Viewers will likely struggle to keep up in the film’s early going, even if the names that race by—Houseman and Hearst, but also Louis B. Mayer, David O. Selznick, Irving Thalberg, Orson Welles, Marion Davies, and more—are familiar from film history. Most were to me, which is probably why I enjoyed Mank as much as I did.

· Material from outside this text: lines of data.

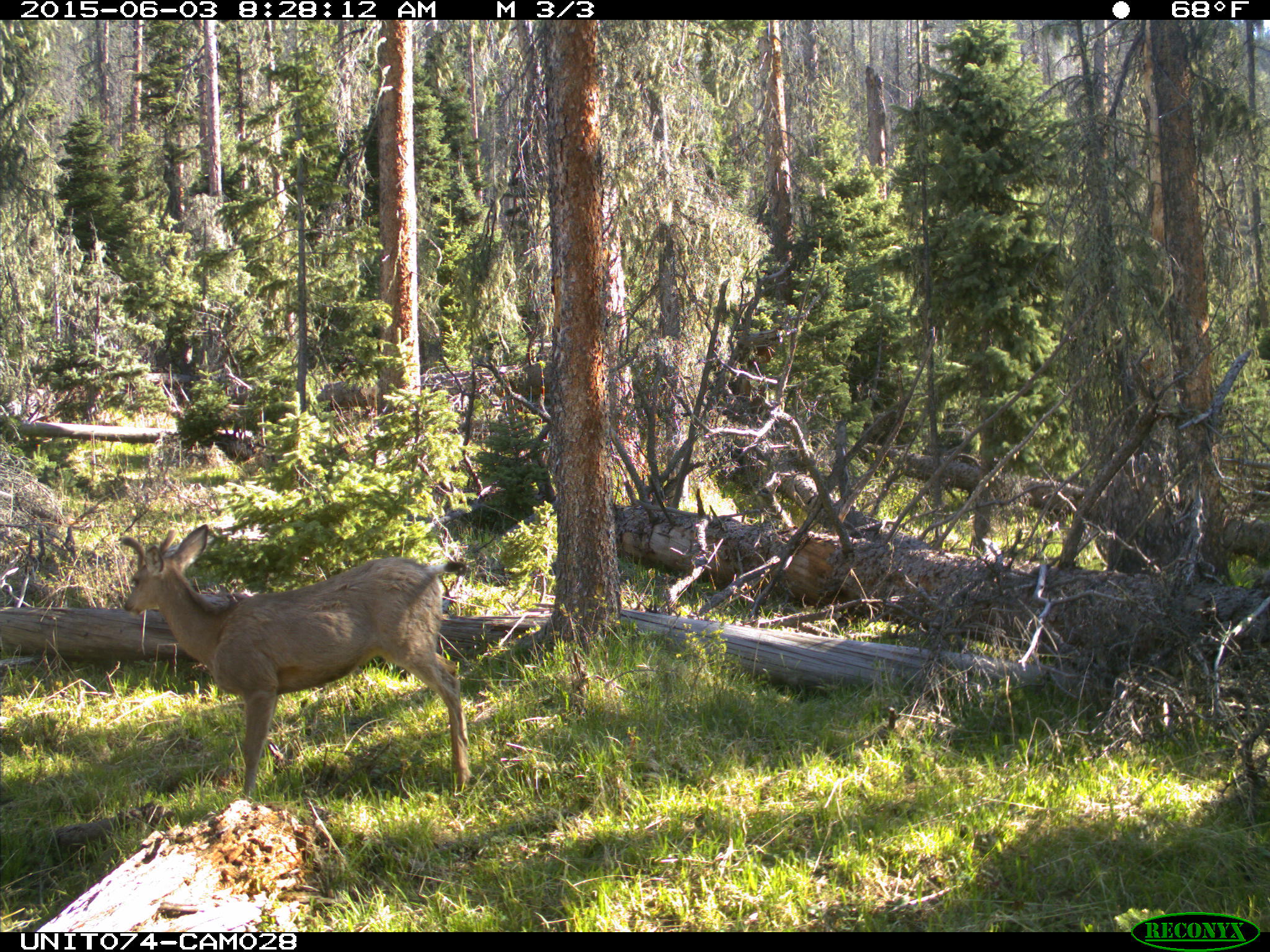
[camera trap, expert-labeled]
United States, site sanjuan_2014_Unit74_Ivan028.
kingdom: Animalia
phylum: Chordata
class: Mammalia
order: Artiodactyla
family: Cervidae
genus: Odocoileus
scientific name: Odocoileus hemionus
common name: mule deer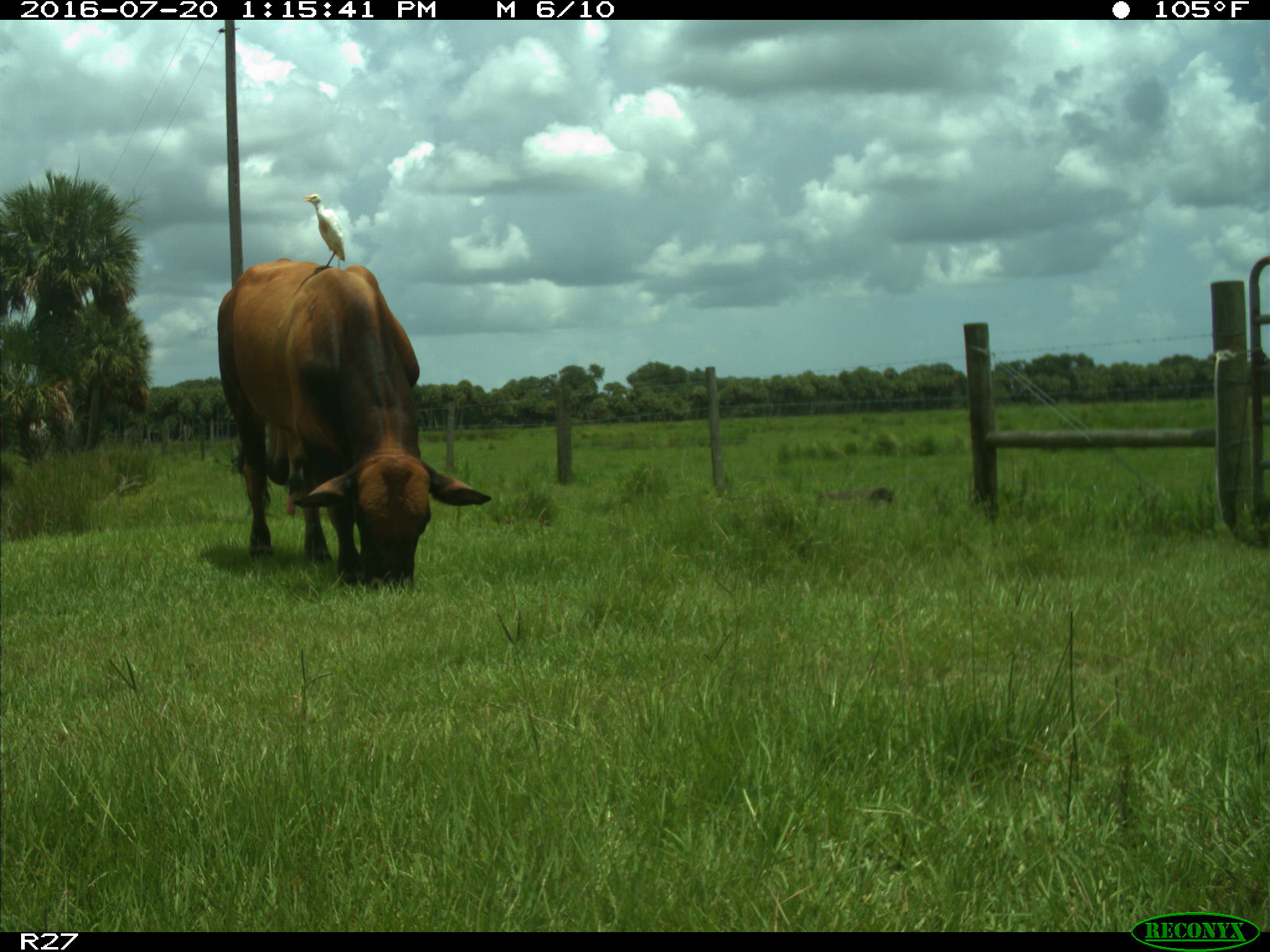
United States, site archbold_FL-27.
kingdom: Animalia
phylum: Chordata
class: Mammalia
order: Artiodactyla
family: Bovidae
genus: Bos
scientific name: Bos taurus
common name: domestic cow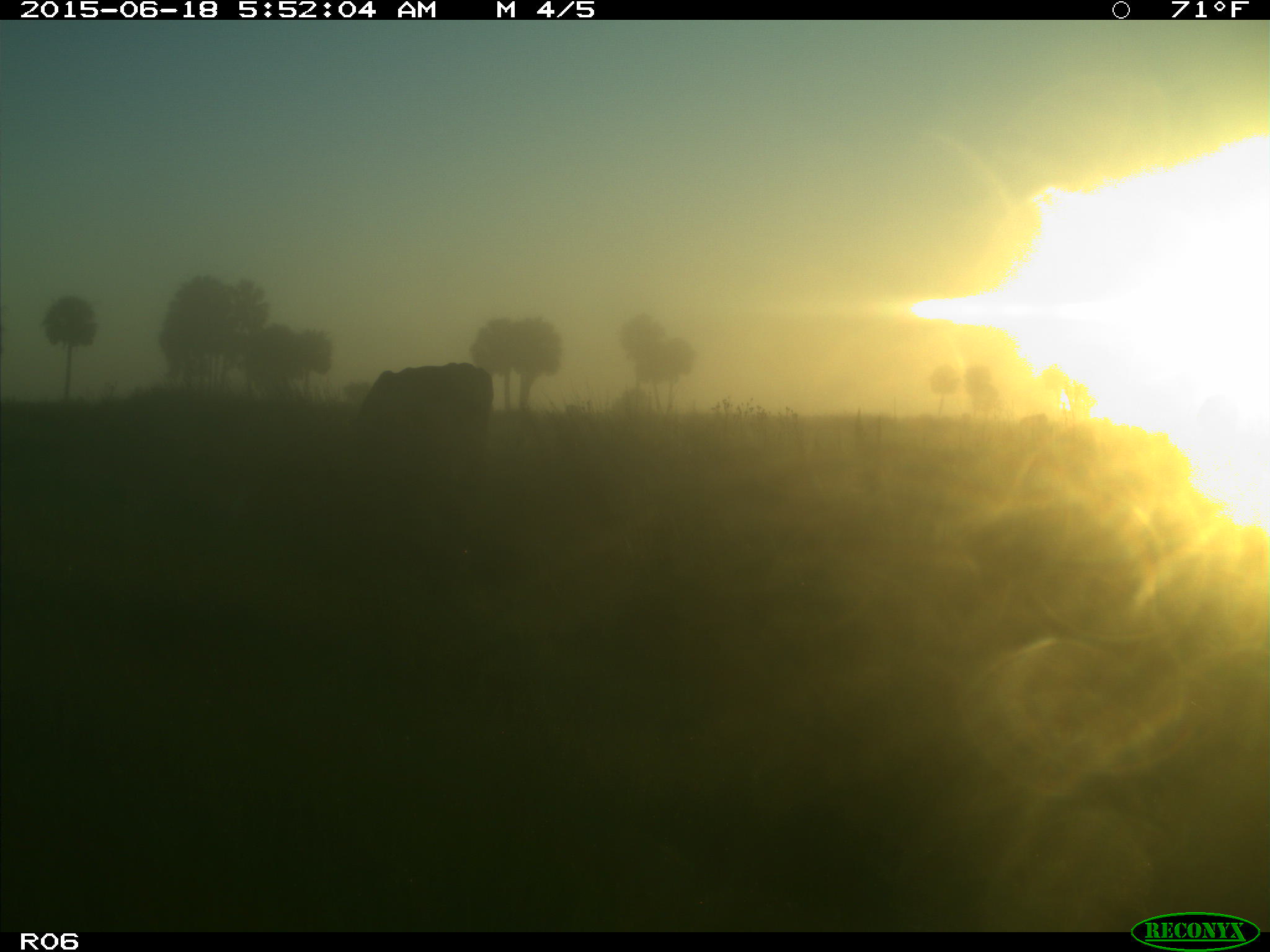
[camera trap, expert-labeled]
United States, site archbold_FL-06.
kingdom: Animalia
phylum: Chordata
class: Mammalia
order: Artiodactyla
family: Bovidae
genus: Bos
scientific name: Bos taurus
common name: domestic cow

When it settles down, which is rare, the movie works as an exercise in cinephile time travel, immersing us in the cigars and stars of old Hollywood. (Helping set that mood is Erik Messerschmidt’s shimmering black-and-white cinematography, as well as the use of matte paintings and LED screens to mimic the classic-Hollywood technique of rear projection.) 

Also interesting, especially given the election cycle we just survived, are the flashbacks involving the 1934 governor’s race between Republican Frank Merriam and novelist Upton Sinclair. A Sinclair supporter, Mankiewicz notices at one point that the voice in a pro-Merriam radio spot—claiming to be that of a voter scared of Sinclair’s socialist positions—actually belongs to an actress he’s worked with. It’s the 1930s equivalent of today’s Twitter bots, and especially intriguing to consider alongside Fincher’s 2010 film The Social Network.

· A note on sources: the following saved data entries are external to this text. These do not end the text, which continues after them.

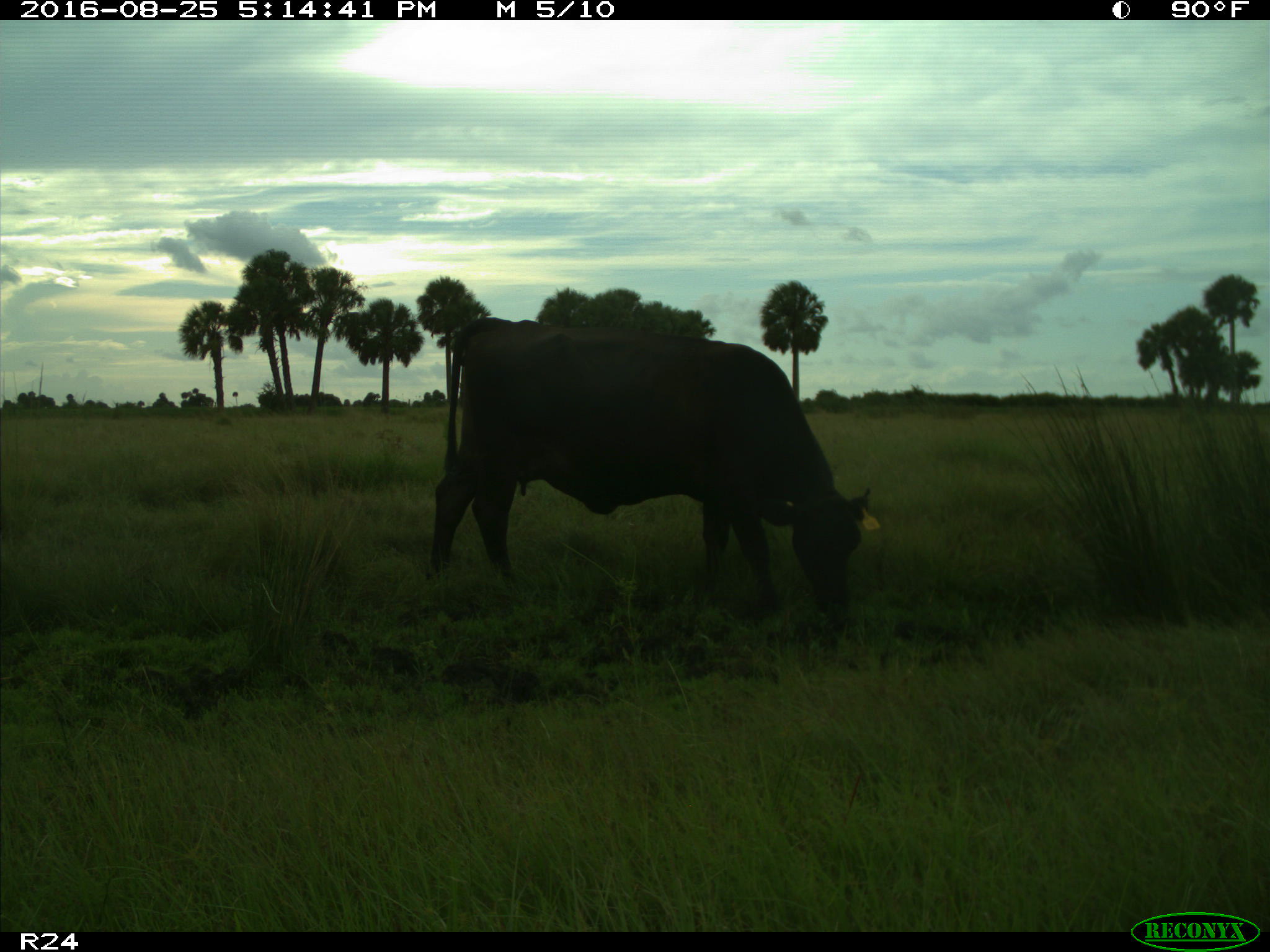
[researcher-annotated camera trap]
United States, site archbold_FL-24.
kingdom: Animalia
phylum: Chordata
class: Mammalia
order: Artiodactyla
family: Bovidae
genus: Bos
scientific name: Bos taurus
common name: domestic cow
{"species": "Bos taurus (domestic cow)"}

As Mankiewicz, Oldman is refreshingly restrained, even if he does lean on the drunken-genius trope a bit too much. (This is amplified by the presence of two unfortunate women characters—a nurse and a typist—who exist only to position Mankiewicz as a boozy charmer.) Stronger performances come from Ferdinand Kingsley, who brings a cool, calculated sense of strategy to MGM exec Thalberg, and Tom Burke (so good in The Souvenir), who has booming fun in a few brief appearances as Orson Welles. Best of all is Amanda Seyfried, who is both witty and wide-eyed as silent-film star Marion Davies. Hearst’s kept companion on his vast estate, she’s trapped but not fully aware of it yet. (Hearst himself, played by Charles Dance, never quite registers as the existential threat Mank wants him to be.)

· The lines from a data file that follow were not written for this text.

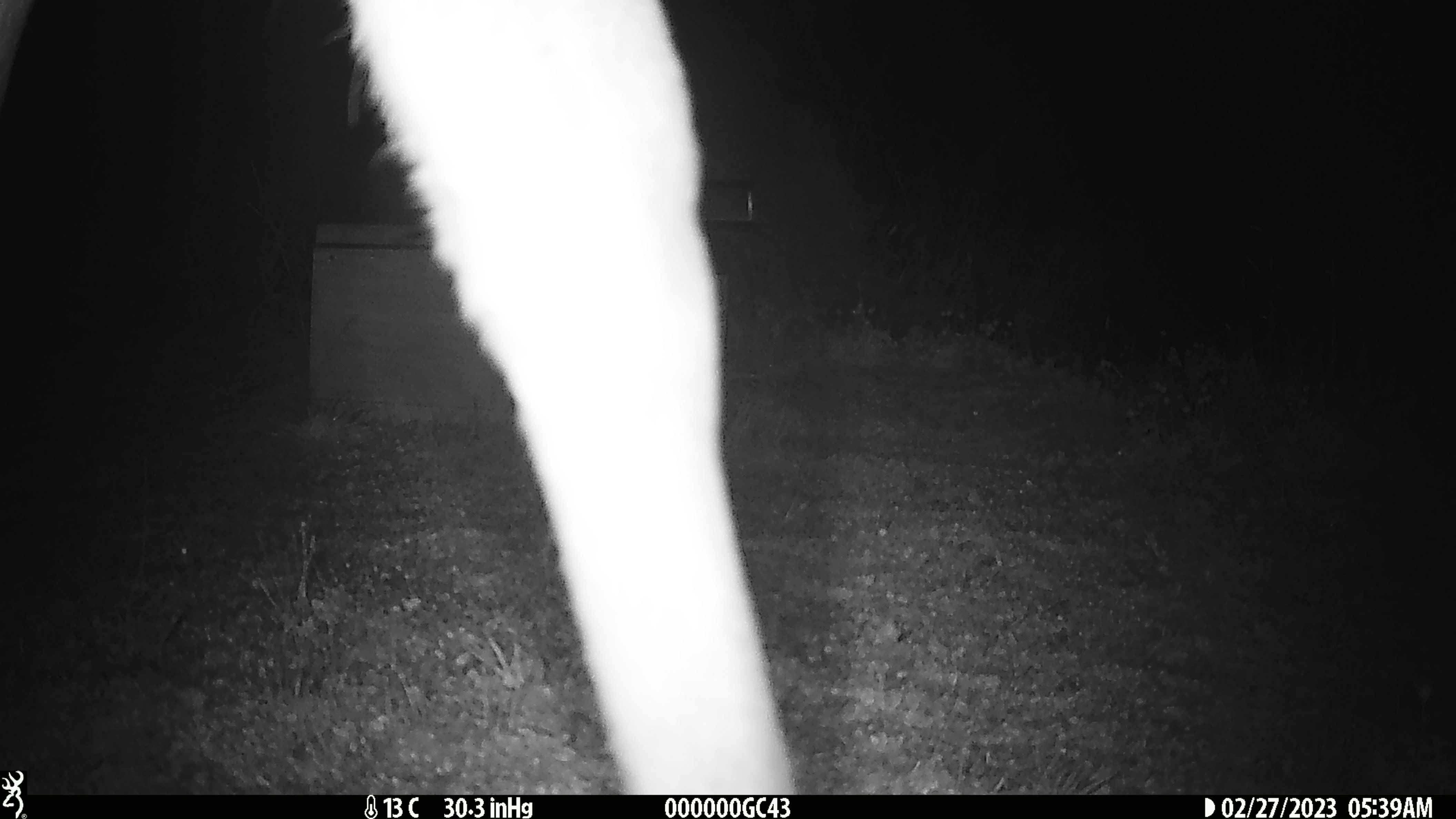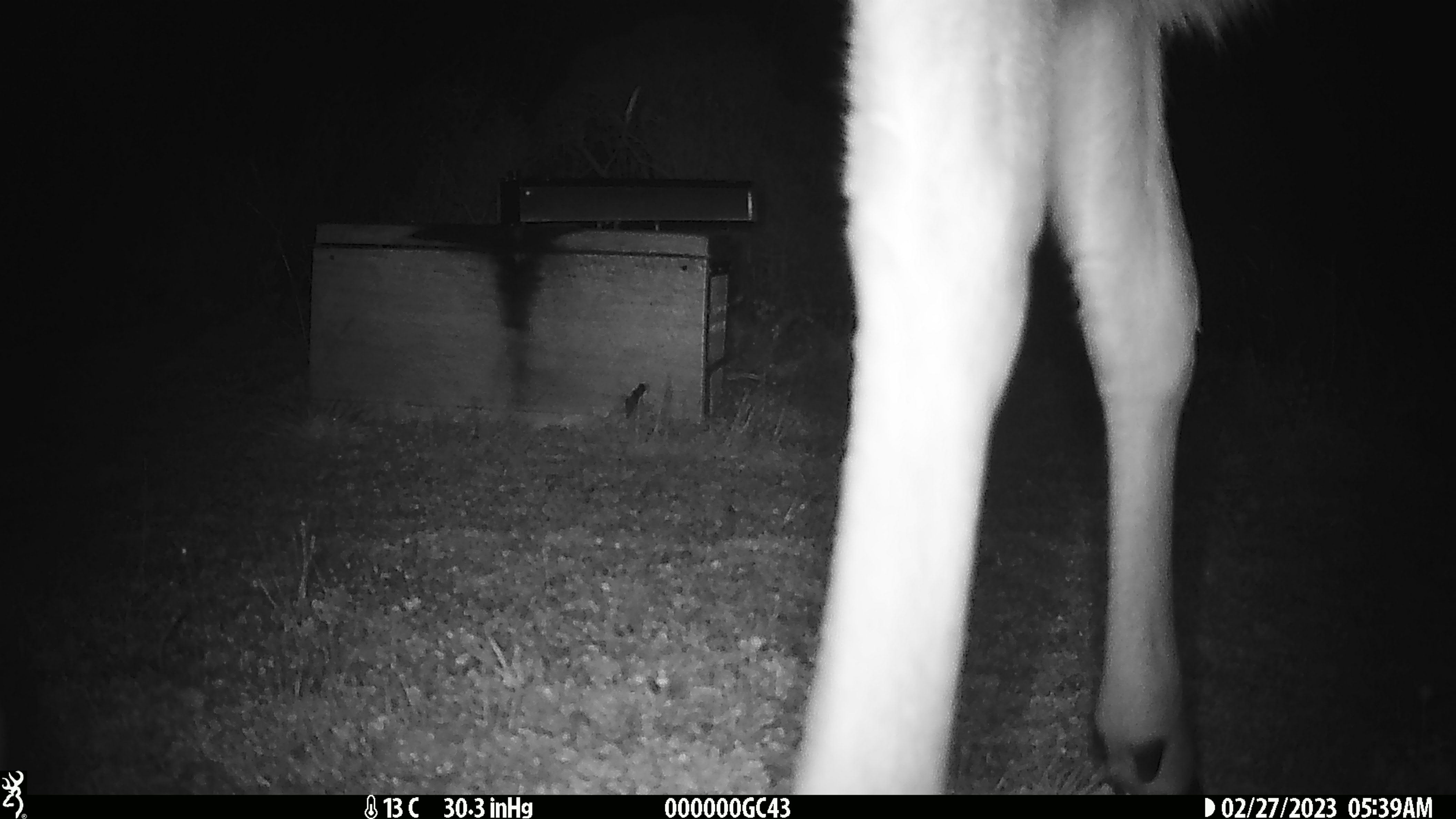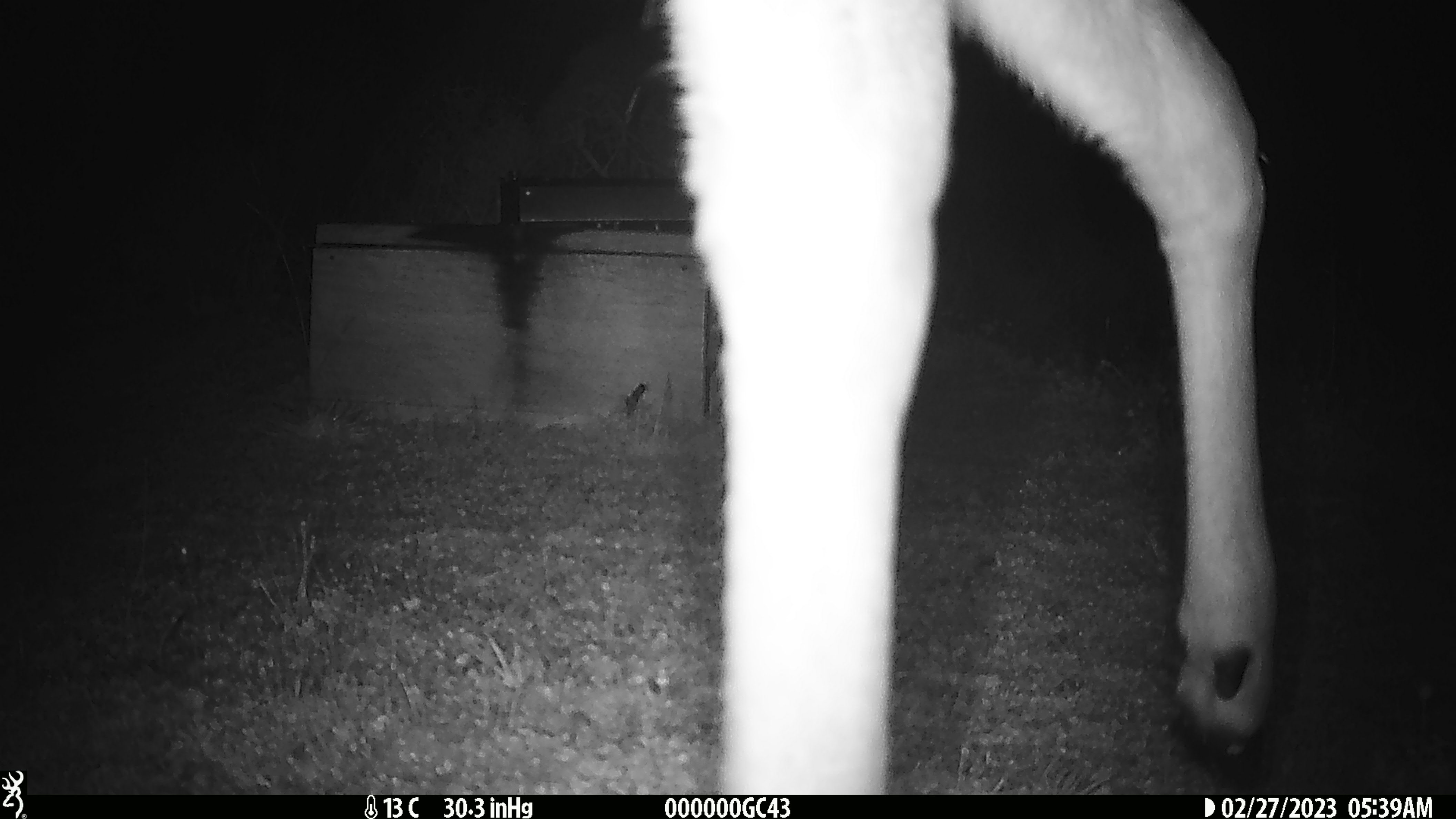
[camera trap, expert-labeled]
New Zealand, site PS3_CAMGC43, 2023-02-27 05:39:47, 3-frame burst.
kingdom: Animalia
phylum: Chordata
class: Mammalia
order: Artiodactyla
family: Cervidae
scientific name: Cervidae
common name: deer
Deer (Cervidae).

As Mank spirals outward, then circles back to the “present day” in the desert, it becomes clear that part of the problem with the film—and this is a problem of the screenplay—is that there is no center, nothing that the movie, when it’s done darting about, returns to as its thematic locus. As a cultural artifact, Citizen Kane itself remains largely on the sidelines. As a character study, Mankiewicz registers as something of a boozy cliche. As a political project, the film is erratic. At one point, a character jokes that a script being pitched is “director-proof.” Mank needed the opposite—a director who’s screenplay-proof. David Fincher proves to be close enough.